Excerpt provided >>
⁂

# College Math Teaching

## March 5, 2014

### Comparing calculus exams…..and university students

Filed under: academia, calculus, pedagogy — Tags: — collegemathteaching @ 2:04 am

Some people tried to argue with me about calculus; they seemed to think that calculus at one institution is the same as at another one.

Hardly.

Not only can courses vary in terms of topic and difficulty, but so can exams…and the difference might be very subtle to those who are unfamiliar with giving and grading exams.

Here is one example: suppose you want to examine the students on the Mean Value Theorem. How might you do this?

1. State the Mean Value Theorem (yes, the bad students usually can’t even do this).

2. State and prove the Mean Value Theorem (prove using what?)

3. Let $0 < x < y < 1$. Show that there exists a $c$ between $x$ and $y$ so that $y^2 - x^2 = 2c(y-x)$.

4. Use the Mean Value Theorem to show that $|cos(x) - cos(y)| \leq |x - y |$

5. Show that for all real $x, y, |cos(x) - cos(y) | \leq | x-y|$

Not only do these questions vary in difficulty, they may or may not have been covered directly in class prior to the exam; that makes a big difference.

We are doing a job search. We have someone who is interviewing; he currently teaches at a school whose student population has a median ACT that is about 3 points higher than ours. BUT his institution is “technical majors only”; they don’t have much (any) of a humanities, communication or education program. So, if you compared their calculus student ACT to our “engineering/science calculus” ACT, the difference shrinks considerably, if it remains at all. But our department does teach the “business calculus”, “baby stats” and “math for poets” courses…and he will NOT be used to that type of student.

⁂

Provided information >>
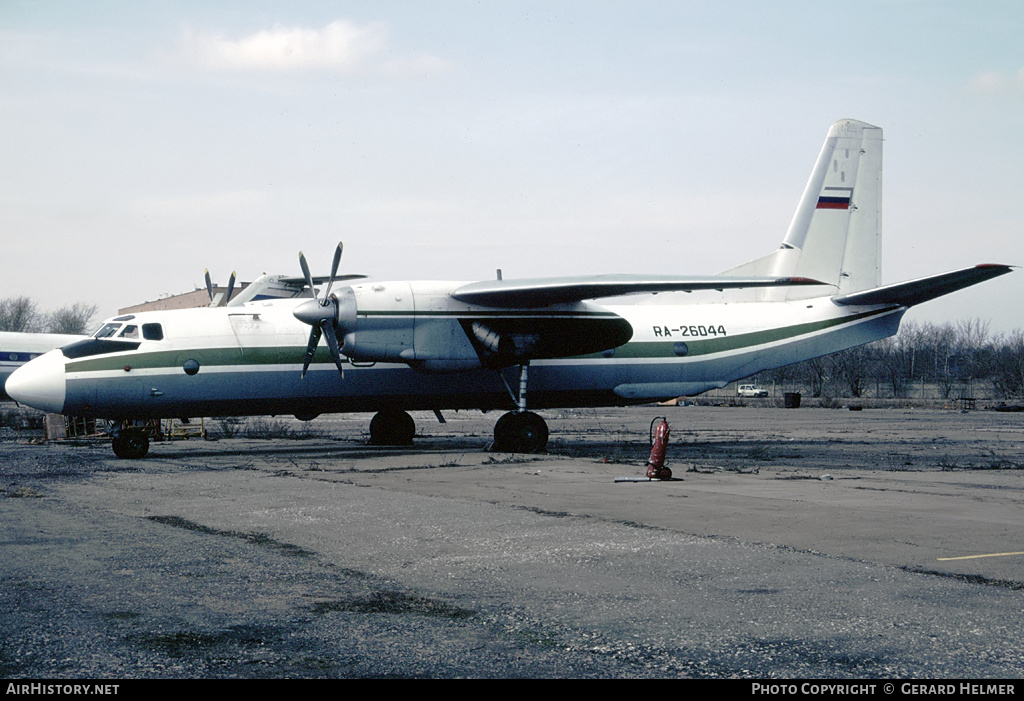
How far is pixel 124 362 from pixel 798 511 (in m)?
15.9

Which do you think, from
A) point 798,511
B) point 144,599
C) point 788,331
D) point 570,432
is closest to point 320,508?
point 144,599

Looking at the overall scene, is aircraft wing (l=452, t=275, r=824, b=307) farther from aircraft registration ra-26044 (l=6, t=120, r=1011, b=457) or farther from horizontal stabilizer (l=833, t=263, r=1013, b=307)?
horizontal stabilizer (l=833, t=263, r=1013, b=307)

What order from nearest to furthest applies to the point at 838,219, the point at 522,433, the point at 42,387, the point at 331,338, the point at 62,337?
the point at 42,387 → the point at 331,338 → the point at 522,433 → the point at 838,219 → the point at 62,337

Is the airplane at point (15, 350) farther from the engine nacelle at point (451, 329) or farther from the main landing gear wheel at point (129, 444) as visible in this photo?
the engine nacelle at point (451, 329)

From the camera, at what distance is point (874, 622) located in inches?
248

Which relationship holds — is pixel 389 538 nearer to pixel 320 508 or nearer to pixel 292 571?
pixel 292 571

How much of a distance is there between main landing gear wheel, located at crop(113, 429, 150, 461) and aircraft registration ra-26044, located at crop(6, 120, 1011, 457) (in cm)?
3

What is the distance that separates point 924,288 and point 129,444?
21017 mm

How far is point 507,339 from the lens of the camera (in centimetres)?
2311

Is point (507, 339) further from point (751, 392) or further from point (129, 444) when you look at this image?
point (751, 392)

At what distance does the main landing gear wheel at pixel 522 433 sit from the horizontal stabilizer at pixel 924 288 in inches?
404

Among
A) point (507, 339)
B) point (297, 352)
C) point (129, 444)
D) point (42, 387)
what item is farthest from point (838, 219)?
point (42, 387)

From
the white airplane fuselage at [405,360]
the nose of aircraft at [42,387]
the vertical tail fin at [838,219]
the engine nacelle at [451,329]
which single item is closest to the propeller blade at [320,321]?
the engine nacelle at [451,329]

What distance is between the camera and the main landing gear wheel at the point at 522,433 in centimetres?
2336
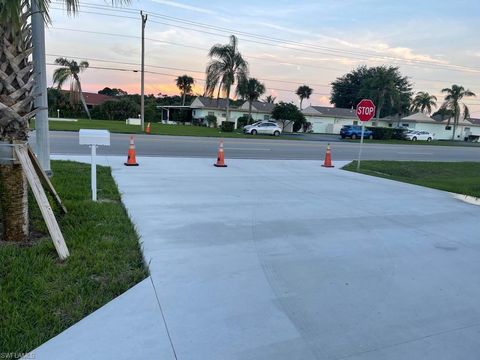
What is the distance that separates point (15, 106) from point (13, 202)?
3.46 feet

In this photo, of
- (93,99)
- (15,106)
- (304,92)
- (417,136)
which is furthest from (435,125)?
(15,106)

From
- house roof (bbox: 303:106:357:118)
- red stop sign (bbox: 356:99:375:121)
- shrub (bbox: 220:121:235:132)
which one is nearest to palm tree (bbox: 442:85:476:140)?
house roof (bbox: 303:106:357:118)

⁂

Task instructions >>
**1)** Please repeat the part of the calculus exams post from "Not only do" through "a big difference.": begin at the words that have "Not only do" and stop after "a big difference.".
**2)** List the categories the calculus exams post is filed under.

Full solutions >>
**1)**
Not only do these questions vary in difficulty, they may or may not have been covered directly in class prior to the exam; that makes a big difference.

**2)** academia, calculus, pedagogy